Deputy Prime Minister Boris Milosevic is the first ethnic Serb political representative to attend the annual memorial for "Operation Storm" offensive, in which Croatian troops recaptured territory held by rebel Serbs during the 1991-95 independence war.

While Zagreb celebrates the day as a victorious moment of liberation, Belgrade mourns the hundreds of ethnic Serbs who were killed and the more than 200,000 who fled Croatia in the aftermath.

In Croatia this year, an olive branch was extended as the Serb minister joined other top officials during a wreath-laying ceremony in Knin.

"We mourn all the victims, especially civilians, and not only Croatians, but also Serbs and all the others," Croatia's conservative Prime Minister Andrej Plenkovic said in an address.

"The legitimate right to defence is not and cannot be an excuse for wrongdoing," he added, calling war crimes committed by Croatian forces an "ugly scar on the just face" of the 1990s war.

Deputy Prime Minister Milosevic, whose grandmother was killed in the wake of the offensive, welcomed the "messages of peace and reconciliation".

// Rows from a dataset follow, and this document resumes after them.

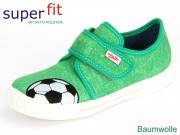 SuperFit 0-00273-10 grün kombi Textil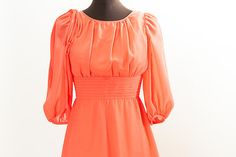 Orange 60's chiffon maxi dress from Chronically Vintage (Etsy)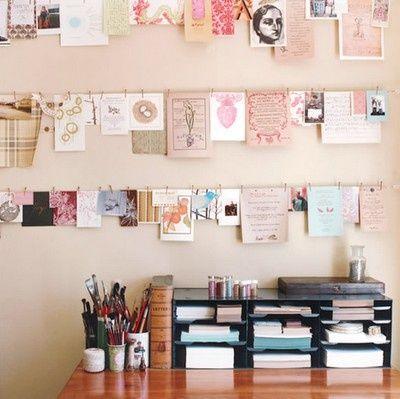 desk#luxury house design #interior design #modern home design
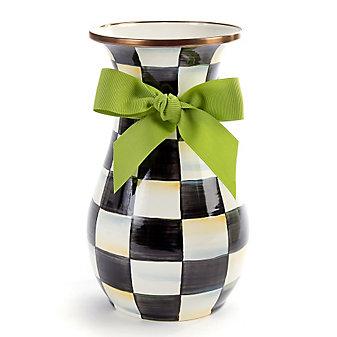 MacKenzie-Childs Courtly Check Tall Enamel Vase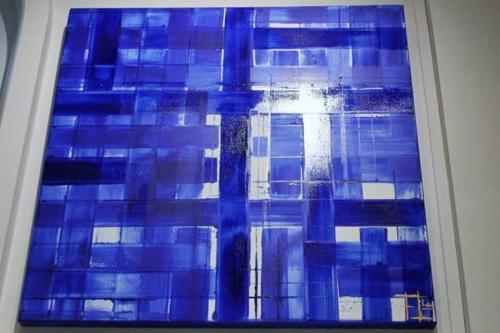 Monographie Bleue par FL
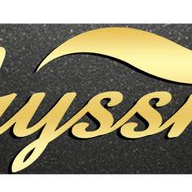K'ryssma coupons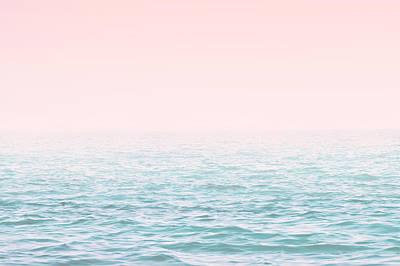 Wall Art - Photograph - Sunset Colors by Emma Lucas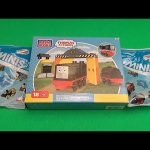Thomas And Friends Party!  Opening Blind Bags and Mega Bloks Cranky!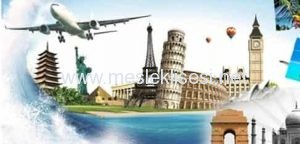 konaklama ve seyahat hizmetleri alanı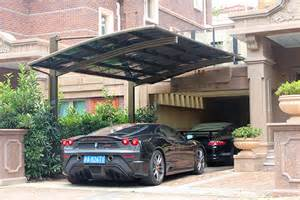 Single Car Ports Premium Luxury Aluminum Alloy Metal Carport Kit Single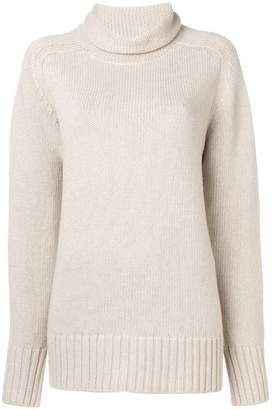 Joseph oversized roll neck knitted sweater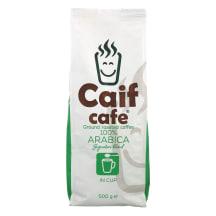Malta kava CAIF CAFE SIGNATURE BLEND, 500g
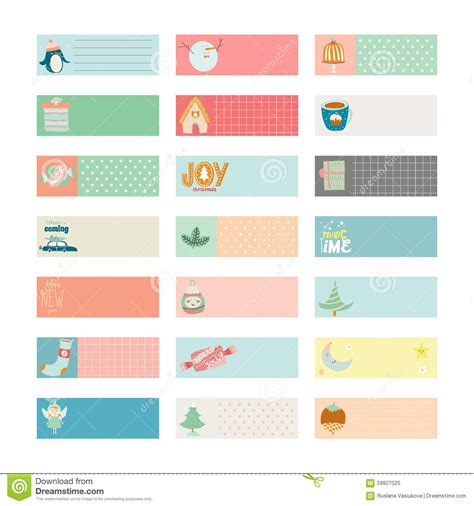 cute price tag template image mag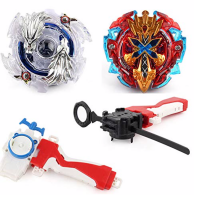 Hopture Bey Battle Burst 2 in 1 Metal Fusion Battling Tops with 4D Launcher Grip Battle Set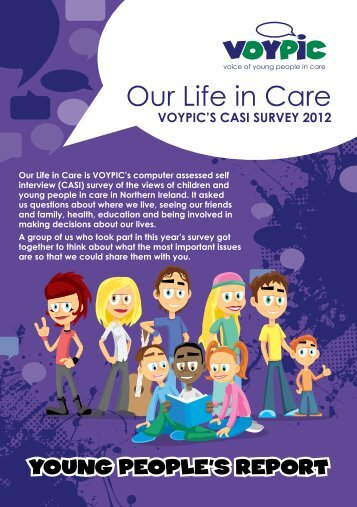 Our Life in Care - CYPSP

"I believe that this is the first step," Milosevic, a member of Croatia's main ethnic Serb party, told reporters.

Belgrade mourns

The gesture was symbolic of the Croatian government's pledge to improve still fragile relations with ethnic Serbs, who make up some 4.5 percent of the country's 4.2 million population.

Yet Milosevic's presence in Knin was met with backlash across the border in Serbia, where pro-government tabloids attacked the Serb politician as "shameless".

"We do not want to celebrate the tragedy of the Serbian people and Serbia will never accept humiliation," Serbian President Aleksandar Vucic said at the country's own memorial service Tuesday evening, held on a bridge that was crossed by the hundreds of thousands of Serb refugees who fled Croatia after Operation Storm.

The war was sparked by Croatia's proclamation of independence from Yugoslavia in 1991, which was opposed by Serb rebels.

Politically and militarily backed by Belgrade, the rebels occupied one-third of Croatia's territory, forcing more than 500,000 Croatians and other non-Serbs to flee.

On August 4, 1995, Zagreb launched Operation Storm, recapturing the rebel-held lands in an 84-hour offensive.

The assault effectively ended the war that claimed some 20,000 lives.

Hundreds of mostly elderly Serb civilians were killed in the aftermath, while more than 200,000 others fled to Serbia and Bosnia as their property was looted, seized or burned down.

In another symbolic move, Croatia's Defence Minister Tomo Medved has agreed to attend a commemoration later this month in a village where six Serb civilians were killed by Croatian forces after the operation.